> [EXERCISE GOAL]: Which lines in the items below contain the word "beak"? Gather each of them and copy it out, treating uppercase and lowercase as different.

> [Collected data]:

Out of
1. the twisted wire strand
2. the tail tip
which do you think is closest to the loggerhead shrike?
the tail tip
--
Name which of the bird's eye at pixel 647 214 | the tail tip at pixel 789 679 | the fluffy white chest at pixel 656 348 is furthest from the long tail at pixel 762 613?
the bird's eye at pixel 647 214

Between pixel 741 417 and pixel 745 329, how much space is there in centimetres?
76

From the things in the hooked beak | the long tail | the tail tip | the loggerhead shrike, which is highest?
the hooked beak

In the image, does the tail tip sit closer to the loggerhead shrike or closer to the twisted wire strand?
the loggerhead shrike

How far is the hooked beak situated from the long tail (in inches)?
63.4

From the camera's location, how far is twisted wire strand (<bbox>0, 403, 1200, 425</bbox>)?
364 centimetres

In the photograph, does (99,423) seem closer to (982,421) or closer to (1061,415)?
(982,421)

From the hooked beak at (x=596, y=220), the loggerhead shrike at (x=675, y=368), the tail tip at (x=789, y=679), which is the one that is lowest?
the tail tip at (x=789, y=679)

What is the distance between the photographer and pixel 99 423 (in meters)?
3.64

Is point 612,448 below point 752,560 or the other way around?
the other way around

> [THE REPLY]:
From the things in the hooked beak | the long tail | the tail tip | the loggerhead shrike, which is highest?
the hooked beak
How far is the hooked beak situated from the long tail (in inches)?
From the hooked beak at (x=596, y=220), the loggerhead shrike at (x=675, y=368), the tail tip at (x=789, y=679), which is the one that is lowest?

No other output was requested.